• _Data supplied_:
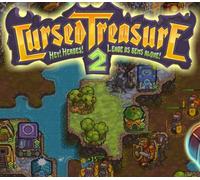 Cursed Treasure 2 Steam CD Key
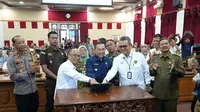 BPH Migas dan Kabupaten Jepara Luncurkan Integrasi Aplikasi XStar &amp; Ninja, Mudahkan Nelayan Peroleh BBM Subsidi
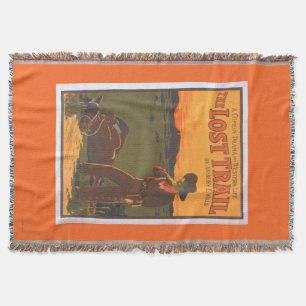 Manta A fuga perdida - vida ocidental do drama da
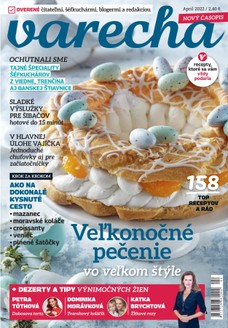 Varecha 24.3.2022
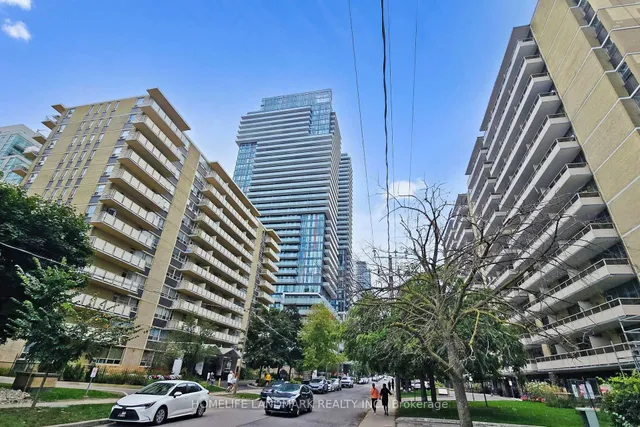 Additional image 2 of 185 Roehampton Ave Unit 3101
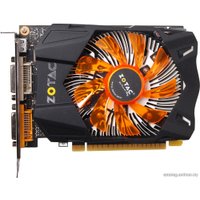 Видеокарта ZOTAC GeForce GTX 650 1024MB GDDR5 (ZT-61001-10M)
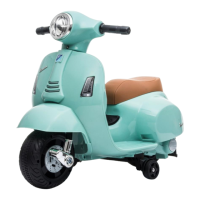 Preview: Moni VESPA GTS SUPER SPORT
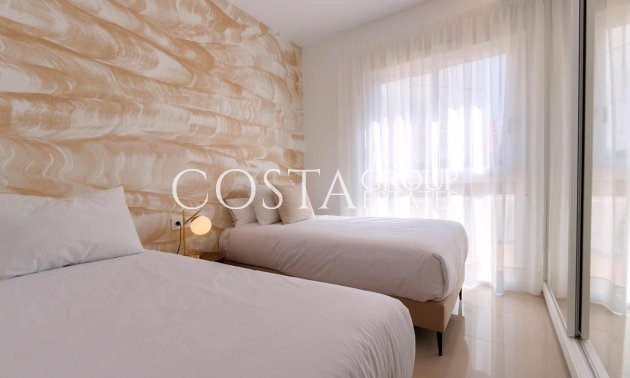 Nowy budynek - Apartments -
Ciudad Quesada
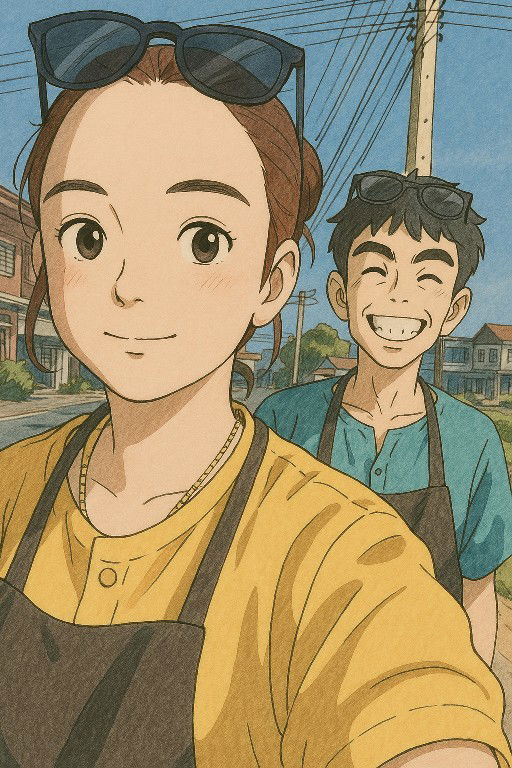 Tassanee Ketsuriyong profile icon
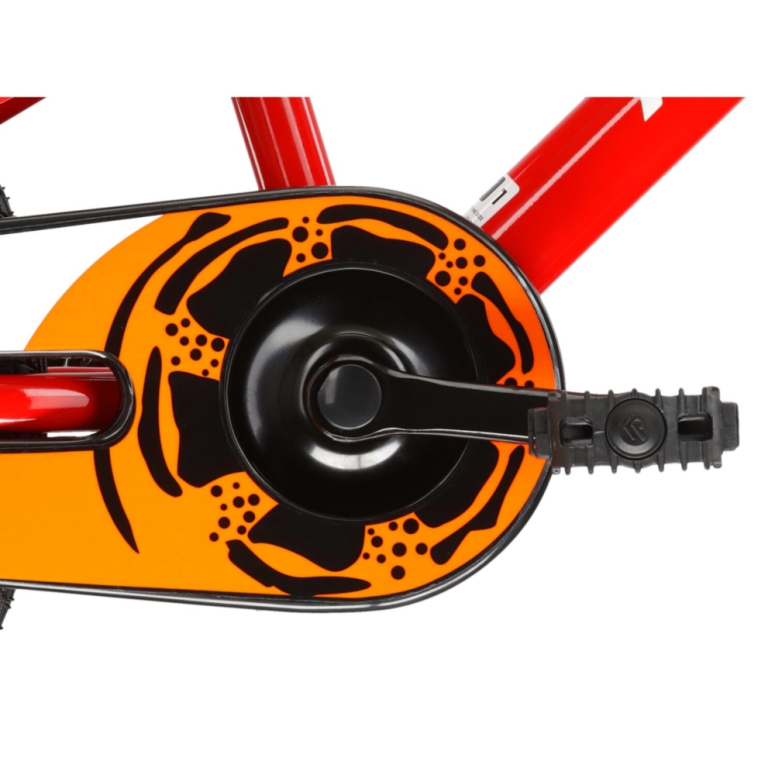 Rower dziecięcy KROSS Racer 3.0 - 2023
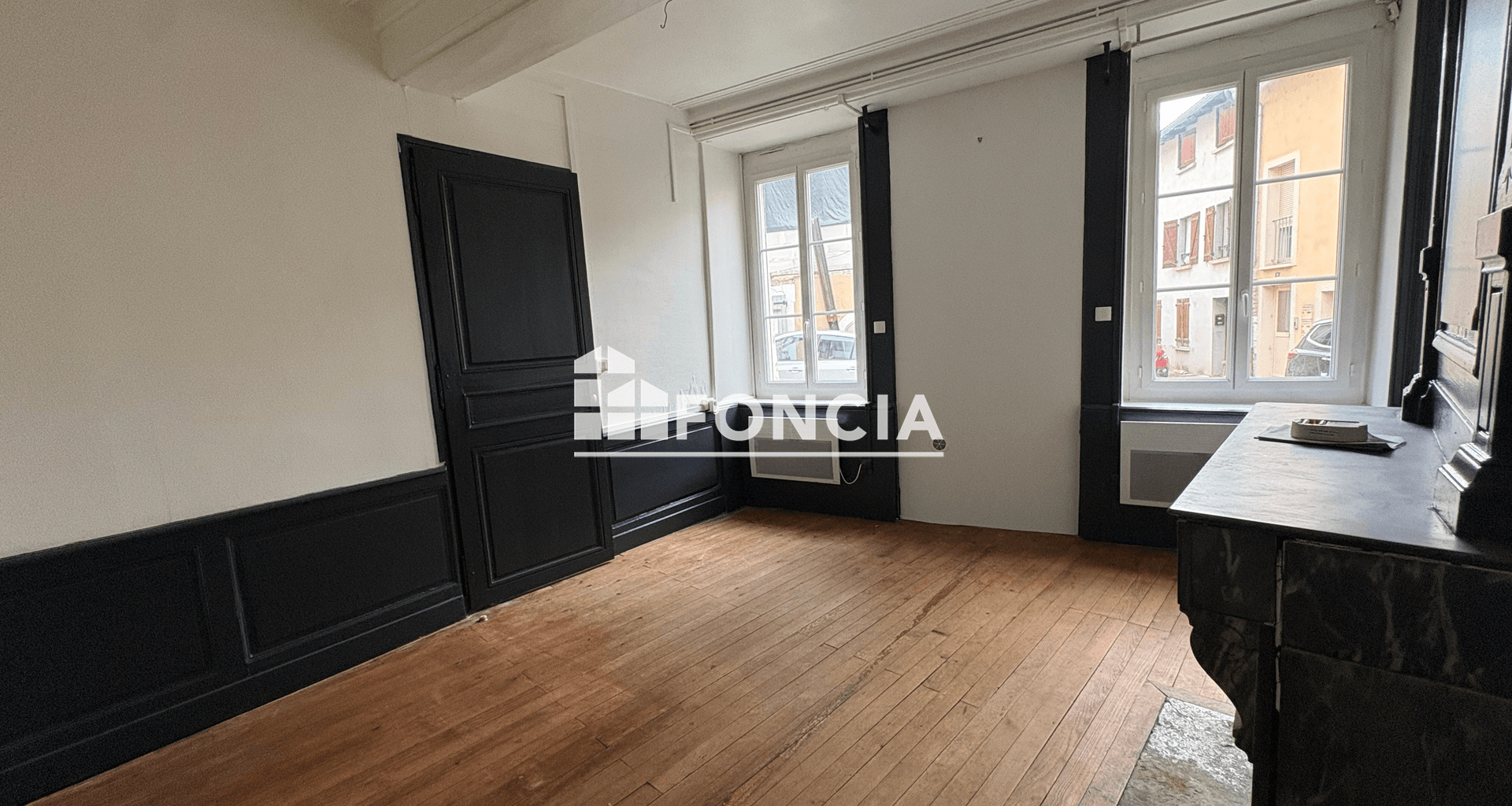Studio (23 m²) à louer - Montluel (01120)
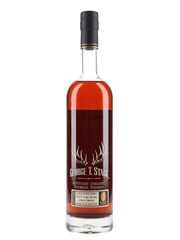 George T Stagg 2009 Release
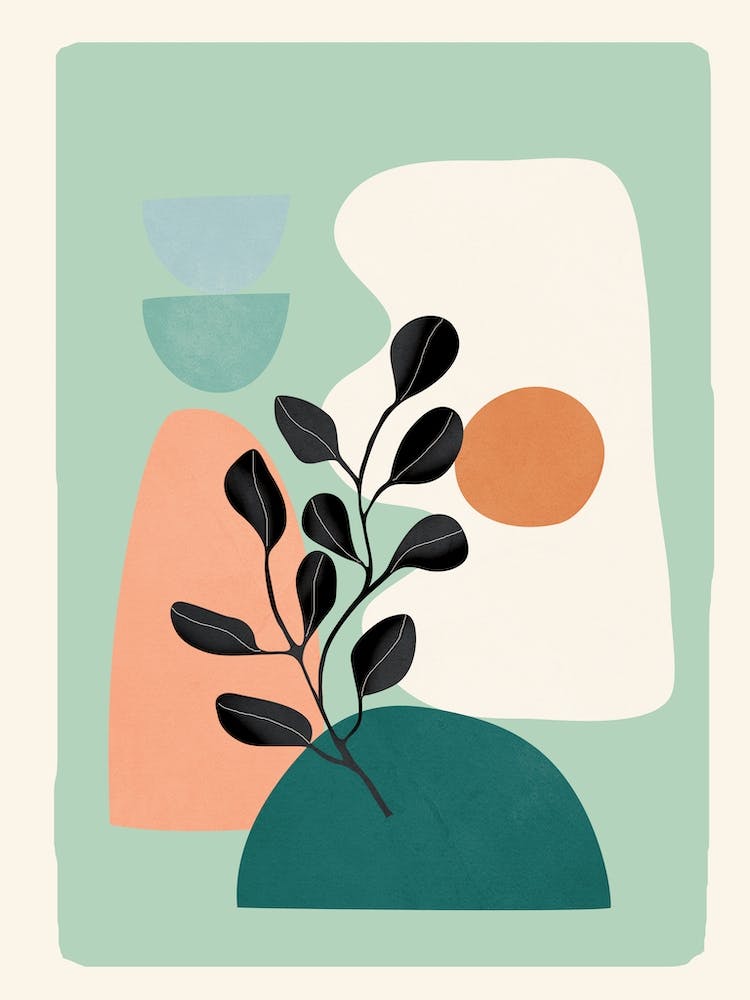 Abstract Geometry 28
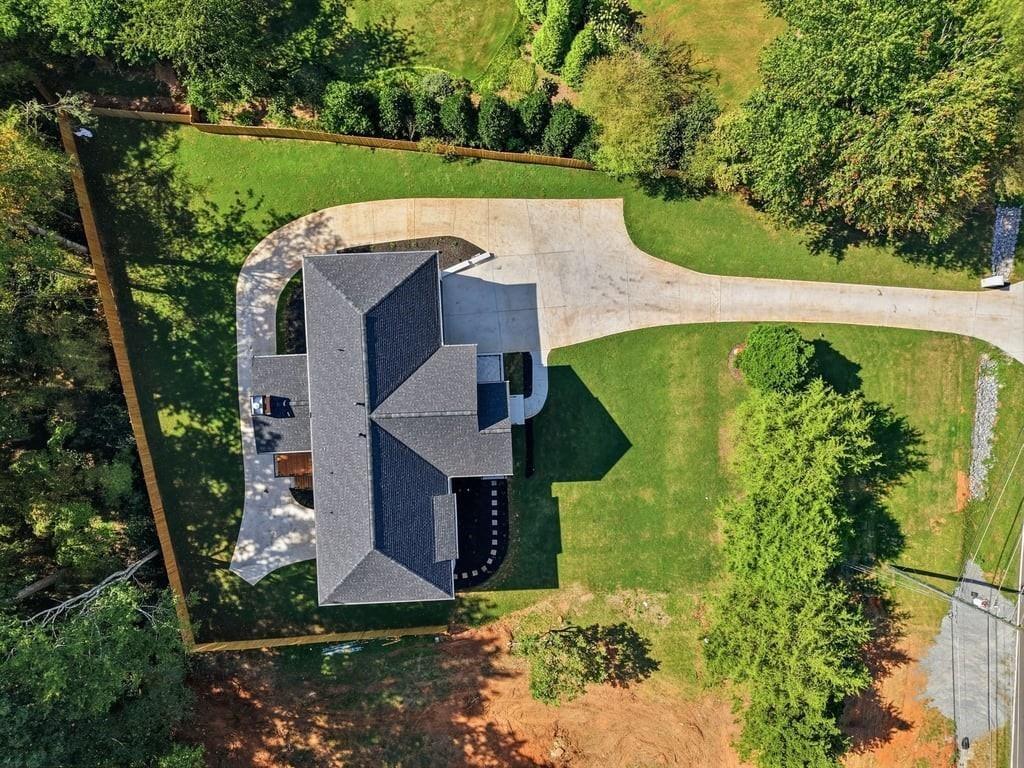 3951 Trickum Road Marietta, GA 30066 - Photo 43 of 55 Gallery Image 43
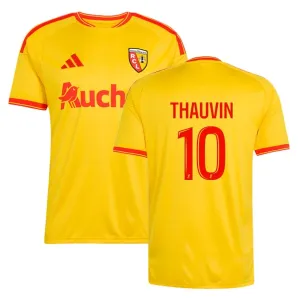 Lens Heimtrikot 2026/27 THAUVIN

• _Work order_: Would you reproduce the records exactly as they stand, but without the pictures?

• _Response to the exercise_:
 Cursed Treasure 2 Steam CD Key
 BPH Migas dan Kabupaten Jepara Luncurkan Integrasi Aplikasi XStar &amp; Ninja, Mudahkan Nelayan Peroleh BBM Subsidi
 Manta A fuga perdida - vida ocidental do drama da
 Varecha 24.3.2022
 Additional image 2 of 185 Roehampton Ave Unit 3101
 Видеокарта ZOTAC GeForce GTX 650 1024MB GDDR5 (ZT-61001-10M)
 Preview: Moni VESPA GTS SUPER SPORT
 Nowy budynek - Apartments -
Ciudad Quesada
 Tassanee Ketsuriyong profile icon
 Rower dziecięcy KROSS Racer 3.0 - 2023
Studio (23 m²) à louer - Montluel (01120)
 George T Stagg 2009 Release
 Abstract Geometry 28
 3951 Trickum Road Marietta, GA 30066 - Photo 43 of 55 Gallery Image 43
 Lens Heimtrikot 2026/27 THAUVIN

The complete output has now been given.